First we would like acknowledge T. Hansen and O. Pedersen from the Novo Nordisk Foundation Center for Basic Metabolic Research, Section of Metabolic Genetics, Faculty of Health and Medical Sciences, University of Copenhagen, Denmark and C. K. Christensen from the Department of Internal Medicine and Endocrinology, Lillebaelt Hospital Hospital, Vejle, Denmark for the design and establishment of Vejle Diabetes Biobank, which we benefited from in this study. In addition, we would like to thank people from our laboratory at Lillebaelt Hospital, Vejle, Denmark; biomedical laboratory technician M. S. Alameddine for great support, pharmacist M. Bergmann and biomedical laboratory technicians S. Egsgaard and P. N. Rank Gottlieb for assistance during the quantitation of vitamin K1 in the biobank samples. Finally, we would like to thank biostatistician S. Möller from OPEN—Open Patient data Explorative Network, Odense, Denmark for statistical support.
Contributors All contributors meet the criteria for authorship and are listed in the manuscript. IBA, CLB, AG, MB and JSM conceived and designed the study. Vitamin K1 analysis was carried out by IBA, HN and AS. Data management was done by MS and IBA. Statistical analysis, interpretation and first draft of the manuscript were prepared by IBA. IBA, CLB, MB, AG, IB and JSM revised the manuscript for intellectual content and all authors approved the manuscript for submission. JSM is the guarantor of the study.
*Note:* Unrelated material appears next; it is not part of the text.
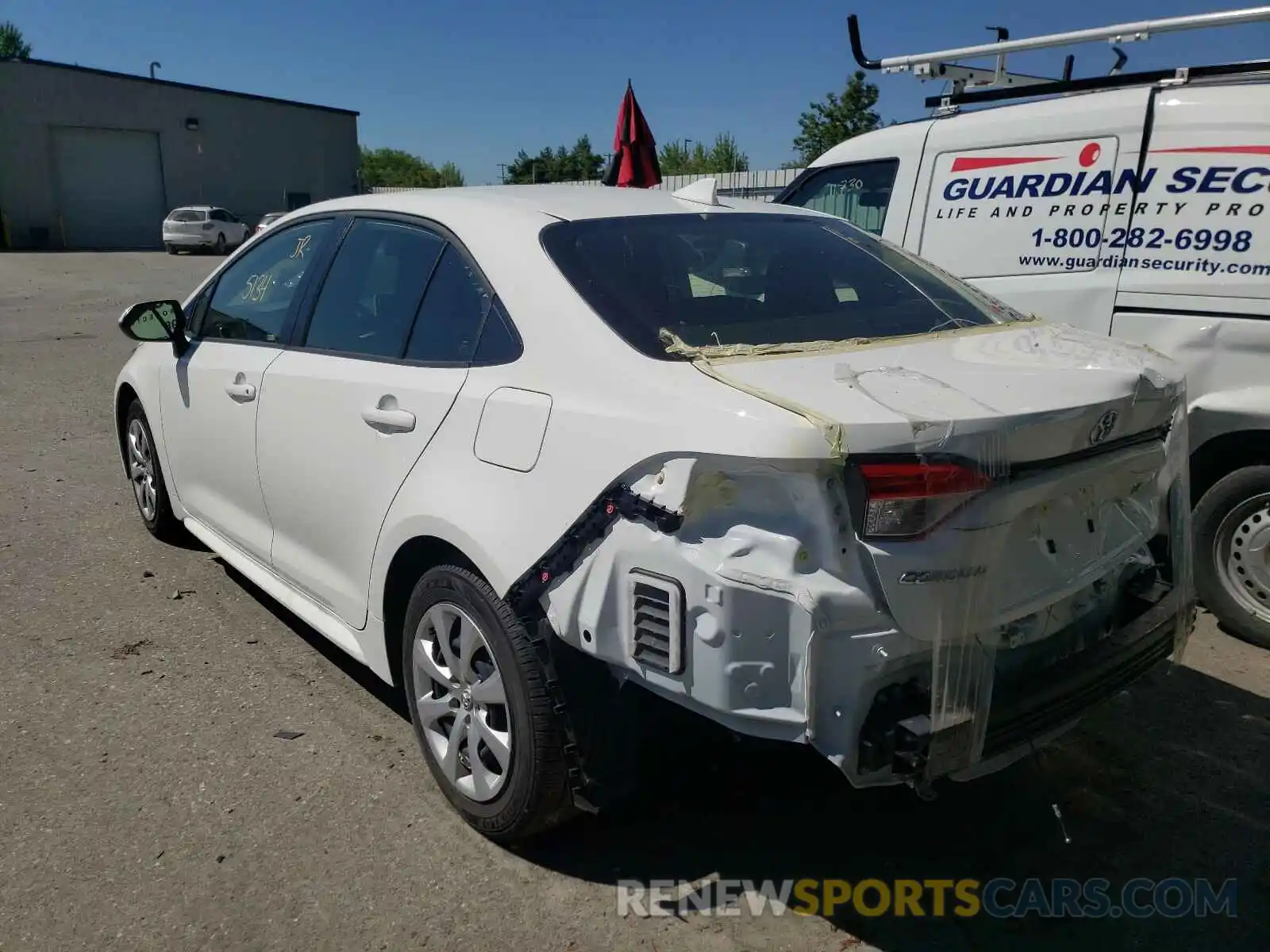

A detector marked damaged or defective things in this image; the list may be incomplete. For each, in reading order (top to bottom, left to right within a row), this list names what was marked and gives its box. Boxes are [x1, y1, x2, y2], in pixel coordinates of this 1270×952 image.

damaged rear of car [541, 210, 1194, 797]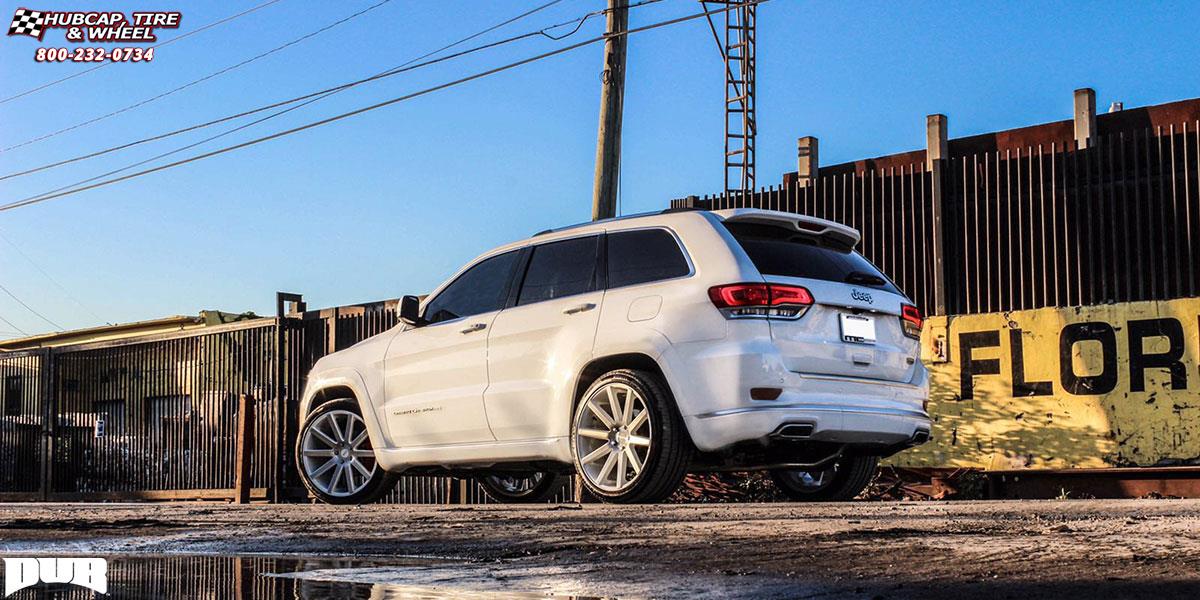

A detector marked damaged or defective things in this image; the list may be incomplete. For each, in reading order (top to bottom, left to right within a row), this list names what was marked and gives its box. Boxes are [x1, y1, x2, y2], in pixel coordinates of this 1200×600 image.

rusted metal fence [676, 120, 1200, 316]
Funding This work was supported by Department of Regional Health Research, The Faculty of Health Science, The University of Southern Denmark (SDU), Denmark and Region of Southern Denmark who each granted a 1-year PhD scholarship. The last year of PhD salary was funded by KEJ Fond, Copenhagen, Denmark.
Disclaimer The research did not receive any specific grant from funding agencies in the commercial or not-for-profit sectors.
Competing interests None declared.
Patient consent for publication Not required.
Ethics approval The study was approved by the Danish Data Protection Agency (J. no. 2006-53-1385, J. no. 16/13707, J. no 16/28063) and ethical approved by The National Committee on Health Research Ethics and The Regional Committees on Health Research Ethics for Southern Denmark in Denmark (J. no. 2008-58-0035; additional protocol for this project: project-ID S-20080097, authorization no. 44010). All blood samples and data were handled anonymously.
Provenance and peer review Not commissioned; externally peer reviewed.
Data availability statement Data are available on reasonable request.